Jako, że właśnie miałem okazję przejść szkolenie w Scanii pod okiem Tomka Załuckiego, to podzielę się kilkoma wskazówkami dotyczącymi w zasadzie tylko rozpędzania i ruszania(znowu najświeższe informacje trafią na forum
- resztę zostawię na później. Dotyczy to zestawu z pełnym obciążeniem (40 ton rmc). Konkretne wartości dotyczą silników Scanii (DC12 14P 420 KM), ale generalnie zasada jest wspólna dla wszystkich jednostek wysokoprężnych, choć obroty mogą być inne:
1. Rozpędzanie:
Czy lepiej rozpędzać się powoli i ospale, czy możliwie dynamicznie? Otóż jak dowiodły próby przeprowadzane z tym samym obciążeniem i na takim samym odcinku: do osiągnięcia zadanej prędkości (np. 80 km/h) nie będzie różnicy w łącznym spalaniu. Rozpędzając się szybko i dynamicznie zużywa się pozornie więcej, ale trwa to krócej. Rozpędzanie długie i powolne może pokazać chwilowe zużycie mniejsze, ale trwa dłużej. Zatem lepiej rozpędzać się dynamicznie, bo paliwa się nie traci i zyskuje się czas.
Co to znaczy dynamicznie? Czy pedał do oporu i ciągnąć pod koniec obrotomierza? Zdecydowanie nie. W początkowej fazie rozpędzania trzeba operować pedałem łagodnie, bo gwałtowne wciśnięcie może nawet w starszych autach zdławić silnik.
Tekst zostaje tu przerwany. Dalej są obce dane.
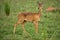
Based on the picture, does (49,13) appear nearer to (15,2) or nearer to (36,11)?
(36,11)

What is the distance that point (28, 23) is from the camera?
497 centimetres

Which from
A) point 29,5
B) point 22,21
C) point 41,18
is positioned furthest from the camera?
point 29,5

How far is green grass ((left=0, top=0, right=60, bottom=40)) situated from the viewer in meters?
4.43

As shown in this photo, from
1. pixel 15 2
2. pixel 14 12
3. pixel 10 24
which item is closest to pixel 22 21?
pixel 10 24

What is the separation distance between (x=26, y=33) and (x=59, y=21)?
2.67 ft

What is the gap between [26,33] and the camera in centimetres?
457

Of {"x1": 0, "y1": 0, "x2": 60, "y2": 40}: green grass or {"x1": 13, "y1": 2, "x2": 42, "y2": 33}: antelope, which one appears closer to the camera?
{"x1": 0, "y1": 0, "x2": 60, "y2": 40}: green grass

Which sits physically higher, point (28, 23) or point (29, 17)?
point (29, 17)

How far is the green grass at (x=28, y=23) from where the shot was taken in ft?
14.5

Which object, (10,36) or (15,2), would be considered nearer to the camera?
(10,36)

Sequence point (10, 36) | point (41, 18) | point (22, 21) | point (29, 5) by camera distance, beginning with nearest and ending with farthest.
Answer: point (10, 36) → point (22, 21) → point (41, 18) → point (29, 5)

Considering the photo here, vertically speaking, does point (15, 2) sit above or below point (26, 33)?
above

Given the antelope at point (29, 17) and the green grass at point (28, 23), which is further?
the antelope at point (29, 17)

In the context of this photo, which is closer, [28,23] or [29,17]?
[29,17]
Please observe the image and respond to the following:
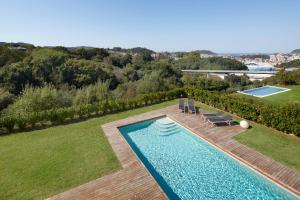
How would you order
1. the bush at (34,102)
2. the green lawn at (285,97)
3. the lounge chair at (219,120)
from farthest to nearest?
1. the green lawn at (285,97)
2. the bush at (34,102)
3. the lounge chair at (219,120)

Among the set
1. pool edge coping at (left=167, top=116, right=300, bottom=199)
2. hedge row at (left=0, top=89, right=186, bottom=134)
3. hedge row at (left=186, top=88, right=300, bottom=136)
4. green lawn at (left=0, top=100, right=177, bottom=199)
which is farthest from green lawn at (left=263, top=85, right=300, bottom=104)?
green lawn at (left=0, top=100, right=177, bottom=199)

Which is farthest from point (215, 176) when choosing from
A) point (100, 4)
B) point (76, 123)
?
point (100, 4)

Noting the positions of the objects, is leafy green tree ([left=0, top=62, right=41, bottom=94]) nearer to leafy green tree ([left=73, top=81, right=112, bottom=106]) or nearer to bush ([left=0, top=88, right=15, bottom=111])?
bush ([left=0, top=88, right=15, bottom=111])

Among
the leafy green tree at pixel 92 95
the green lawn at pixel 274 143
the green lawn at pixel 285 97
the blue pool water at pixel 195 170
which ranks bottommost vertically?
the blue pool water at pixel 195 170

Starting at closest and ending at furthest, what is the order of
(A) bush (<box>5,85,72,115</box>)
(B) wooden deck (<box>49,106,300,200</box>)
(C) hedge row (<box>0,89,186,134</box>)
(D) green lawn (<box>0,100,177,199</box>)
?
(B) wooden deck (<box>49,106,300,200</box>) < (D) green lawn (<box>0,100,177,199</box>) < (C) hedge row (<box>0,89,186,134</box>) < (A) bush (<box>5,85,72,115</box>)

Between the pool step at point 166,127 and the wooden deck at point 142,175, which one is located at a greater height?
the wooden deck at point 142,175

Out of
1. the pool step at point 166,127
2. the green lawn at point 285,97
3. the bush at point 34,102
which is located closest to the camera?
the pool step at point 166,127

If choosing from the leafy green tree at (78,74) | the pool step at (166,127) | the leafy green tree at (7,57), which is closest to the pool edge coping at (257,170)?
the pool step at (166,127)

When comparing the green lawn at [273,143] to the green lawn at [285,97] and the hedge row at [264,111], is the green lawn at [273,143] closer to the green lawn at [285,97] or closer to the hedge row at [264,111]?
the hedge row at [264,111]
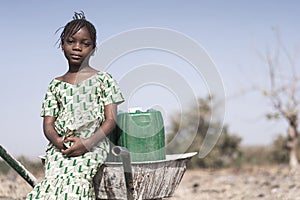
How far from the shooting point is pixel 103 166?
3393 mm

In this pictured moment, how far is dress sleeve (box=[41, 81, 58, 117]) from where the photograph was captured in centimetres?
350

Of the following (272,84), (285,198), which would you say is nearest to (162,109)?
(285,198)

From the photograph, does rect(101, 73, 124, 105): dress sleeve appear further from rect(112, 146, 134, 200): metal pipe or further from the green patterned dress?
rect(112, 146, 134, 200): metal pipe

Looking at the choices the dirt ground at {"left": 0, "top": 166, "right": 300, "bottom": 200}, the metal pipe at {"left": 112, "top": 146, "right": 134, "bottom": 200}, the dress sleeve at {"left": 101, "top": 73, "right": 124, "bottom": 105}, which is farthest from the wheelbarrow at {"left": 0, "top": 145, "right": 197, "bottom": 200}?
the dirt ground at {"left": 0, "top": 166, "right": 300, "bottom": 200}

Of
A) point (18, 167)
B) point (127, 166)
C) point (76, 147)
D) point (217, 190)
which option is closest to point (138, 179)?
point (127, 166)

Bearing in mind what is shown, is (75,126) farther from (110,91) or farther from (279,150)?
(279,150)

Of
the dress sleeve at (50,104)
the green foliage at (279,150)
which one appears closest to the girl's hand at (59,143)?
the dress sleeve at (50,104)

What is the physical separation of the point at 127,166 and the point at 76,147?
0.36 m

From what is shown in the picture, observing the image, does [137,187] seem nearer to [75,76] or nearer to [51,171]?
[51,171]

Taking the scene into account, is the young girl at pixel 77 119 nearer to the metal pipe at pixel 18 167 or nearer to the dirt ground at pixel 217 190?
the metal pipe at pixel 18 167

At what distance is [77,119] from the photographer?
342 centimetres

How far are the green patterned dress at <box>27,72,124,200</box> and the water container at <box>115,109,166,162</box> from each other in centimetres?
12

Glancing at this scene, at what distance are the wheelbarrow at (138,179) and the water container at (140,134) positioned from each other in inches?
5.0

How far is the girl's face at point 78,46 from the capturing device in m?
3.43
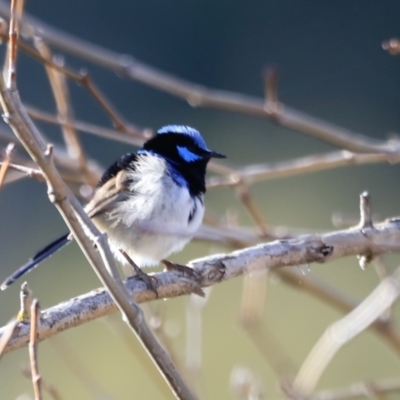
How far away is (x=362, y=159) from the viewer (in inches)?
124

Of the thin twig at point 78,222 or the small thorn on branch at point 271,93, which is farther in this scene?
the small thorn on branch at point 271,93

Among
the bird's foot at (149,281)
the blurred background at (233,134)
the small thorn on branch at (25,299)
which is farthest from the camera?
the blurred background at (233,134)

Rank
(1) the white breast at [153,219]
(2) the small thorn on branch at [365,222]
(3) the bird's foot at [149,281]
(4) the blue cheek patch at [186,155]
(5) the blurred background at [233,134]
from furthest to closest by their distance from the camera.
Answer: (5) the blurred background at [233,134]
(4) the blue cheek patch at [186,155]
(1) the white breast at [153,219]
(2) the small thorn on branch at [365,222]
(3) the bird's foot at [149,281]

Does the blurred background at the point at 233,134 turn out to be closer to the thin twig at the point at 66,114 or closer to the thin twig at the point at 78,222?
the thin twig at the point at 66,114

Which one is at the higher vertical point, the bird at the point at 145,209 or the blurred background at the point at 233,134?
the blurred background at the point at 233,134

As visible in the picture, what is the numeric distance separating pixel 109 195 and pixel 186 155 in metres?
0.42

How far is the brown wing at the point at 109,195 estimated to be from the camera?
3.33 m

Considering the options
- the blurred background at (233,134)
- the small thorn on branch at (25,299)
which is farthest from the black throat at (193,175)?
the blurred background at (233,134)

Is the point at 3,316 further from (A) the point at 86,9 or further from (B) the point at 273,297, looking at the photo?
(A) the point at 86,9

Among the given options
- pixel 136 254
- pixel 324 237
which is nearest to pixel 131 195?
pixel 136 254

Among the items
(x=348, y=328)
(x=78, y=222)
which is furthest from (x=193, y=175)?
(x=78, y=222)

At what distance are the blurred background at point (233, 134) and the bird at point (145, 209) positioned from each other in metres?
4.78

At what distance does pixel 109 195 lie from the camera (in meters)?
3.37

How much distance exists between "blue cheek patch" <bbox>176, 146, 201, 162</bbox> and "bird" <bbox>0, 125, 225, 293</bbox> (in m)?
0.07
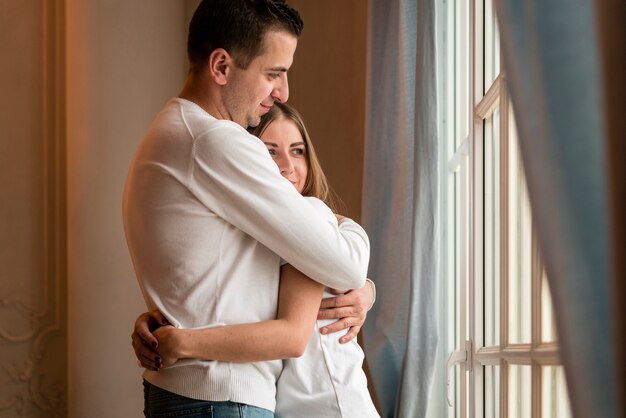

Później można już wcisnąć pedał mocniej i trzymać niemal przy podłodze.
1a) ruszanie
Ruszamy zawsze z najniższego biegu (może być 1H). Z 3L też oczywiście ruszy, ale szkoda sprzęgła. Jeśli ruszamy na płaskim i prostym, to najoptymalniej z 1H przejść na 3L, jeśli jesteśmy w skręcie czy trudniejszym terenie, to lepiej na 2H.
1b)
Kiedy zmieniać bieg na wyższy? Otóż wcale nie na końcu zielonej skali obrotomierza, ale przy wartości takiej, aby po zmianie obroty nie spadły poniżej wartości z maksymalnym momentem obrotowym (czyli w praktyce, by obroty nie spadły pod zielone pole). Chwilowa jazda na wyższych obrotach da większą oszczędność paliwa i silnika, niż jego późniejsze "wyciąganie" ze zbyt niskich obrotów. W konkretnym silniku Scanii i skrzyni 6 biegowej (+ połówki) najlepiej zmiany dokonać przy 1700 obr/min - zmiana o cały bieg powoduje spadek obrotów o około 600, czyli do 1100 (max moment zaczyna się przy 1050). Przeskakujemy o cały bieg, a nie po połówkach, bo szkoda na to energii i paliwa. Całymi biegami w ten sposób skaczemy aż do 5H lub 6L (zależnie od tego jak wystartowaliśmy - z wykorzystaniem 2H lub 3L). Później przeskakujemy o 0,5 biegu, a tego dokonujemy przy około 1400 obrotów/min, by znów wpaść w początek najwyższego momentu obrotowego.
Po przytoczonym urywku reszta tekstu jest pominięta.